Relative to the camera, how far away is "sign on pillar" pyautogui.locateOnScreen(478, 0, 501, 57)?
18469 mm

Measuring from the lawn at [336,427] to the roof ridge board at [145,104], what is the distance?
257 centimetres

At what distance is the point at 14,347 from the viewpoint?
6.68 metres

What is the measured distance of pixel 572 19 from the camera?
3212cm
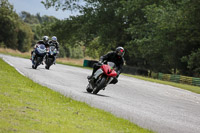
——————
_SHORT TASK_
Reproduce every line of the records above word for word, and leave out the pictures.

_RESPONSE TO THIS EXERCISE_
Relative to the camera, how far away is "sign on pillar" pyautogui.locateOnScreen(478, 0, 501, 57)?
18469 mm

Measuring from the lawn at [336,427] to the roof ridge board at [145,104], what is the distance?
257 centimetres

At what distance is the point at 14,347 from the viewpoint?
6.68 metres

What is the measured distance of pixel 572 19 from the camera?
3212cm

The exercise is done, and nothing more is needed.